#### Passage provided:

....

The Personality of Jesus

A former student of mine once complained about what he called “the language of unsustainable intimacy” that the church often uses when it speaks of our relationship with Christ. “I hear it most often from youth group leaders who tell students to ‘date’ Jesus for a year,” he said. At the time I had been reading through the gospels and had marveled over how little they seem to reveal about Jesus’ personality. They do not deny that Jesus had a personality. In fact, their emphasis on the reality of his humanity implies the opposite. Yet they tell us virtually nothing about the things we normally talk about when we describe what someone is like. We know nothing about the Savior’s physical appearance, and next to nothing about the sound of his voice. We know that he was a carpenter but what did he like to do in his spare time? How did he act when he was among friends?

....

#### Given data:
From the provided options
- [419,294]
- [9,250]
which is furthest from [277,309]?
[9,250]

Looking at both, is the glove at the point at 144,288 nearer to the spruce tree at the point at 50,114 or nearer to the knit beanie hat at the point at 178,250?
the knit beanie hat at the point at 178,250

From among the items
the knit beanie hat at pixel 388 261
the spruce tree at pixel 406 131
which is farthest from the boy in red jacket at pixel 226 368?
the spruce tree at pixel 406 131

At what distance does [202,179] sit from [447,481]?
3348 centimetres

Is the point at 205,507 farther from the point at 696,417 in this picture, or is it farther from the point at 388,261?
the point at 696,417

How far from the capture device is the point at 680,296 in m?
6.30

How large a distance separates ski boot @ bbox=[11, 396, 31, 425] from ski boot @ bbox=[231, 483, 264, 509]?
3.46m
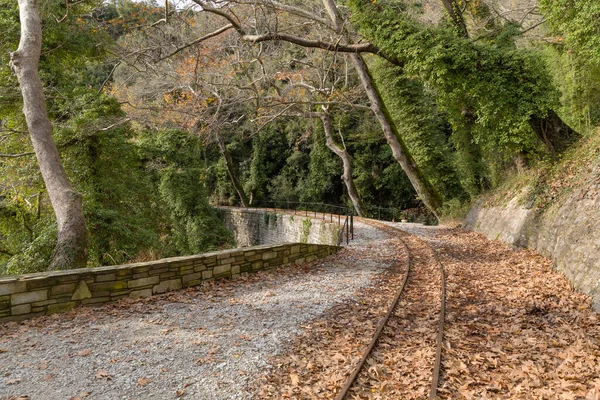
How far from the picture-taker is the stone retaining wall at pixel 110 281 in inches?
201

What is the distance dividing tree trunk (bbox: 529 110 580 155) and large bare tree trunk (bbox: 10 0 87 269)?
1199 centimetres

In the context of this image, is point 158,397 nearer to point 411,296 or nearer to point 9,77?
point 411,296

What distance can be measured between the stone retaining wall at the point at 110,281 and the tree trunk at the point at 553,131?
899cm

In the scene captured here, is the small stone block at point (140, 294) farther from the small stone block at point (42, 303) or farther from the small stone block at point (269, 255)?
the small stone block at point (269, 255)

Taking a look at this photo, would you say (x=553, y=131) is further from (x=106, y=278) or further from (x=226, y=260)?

....

#### Problem requirements:
Could you set down the stretch of the passage on Jesus' personality from "A former student" through "was among friends?", word for word? The lines have no connection to the passage on Jesus' personality.

#### Solution to the exercise:
A former student of mine once complained about what he called “the language of unsustainable intimacy” that the church often uses when it speaks of our relationship with Christ. “I hear it most often from youth group leaders who tell students to ‘date’ Jesus for a year,” he said. At the time I had been reading through the gospels and had marveled over how little they seem to reveal about Jesus’ personality. They do not deny that Jesus had a personality. In fact, their emphasis on the reality of his humanity implies the opposite. Yet they tell us virtually nothing about the things we normally talk about when we describe what someone is like. We know nothing about the Savior’s physical appearance, and next to nothing about the sound of his voice. We know that he was a carpenter but what did he like to do in his spare time? How did he act when he was among friends?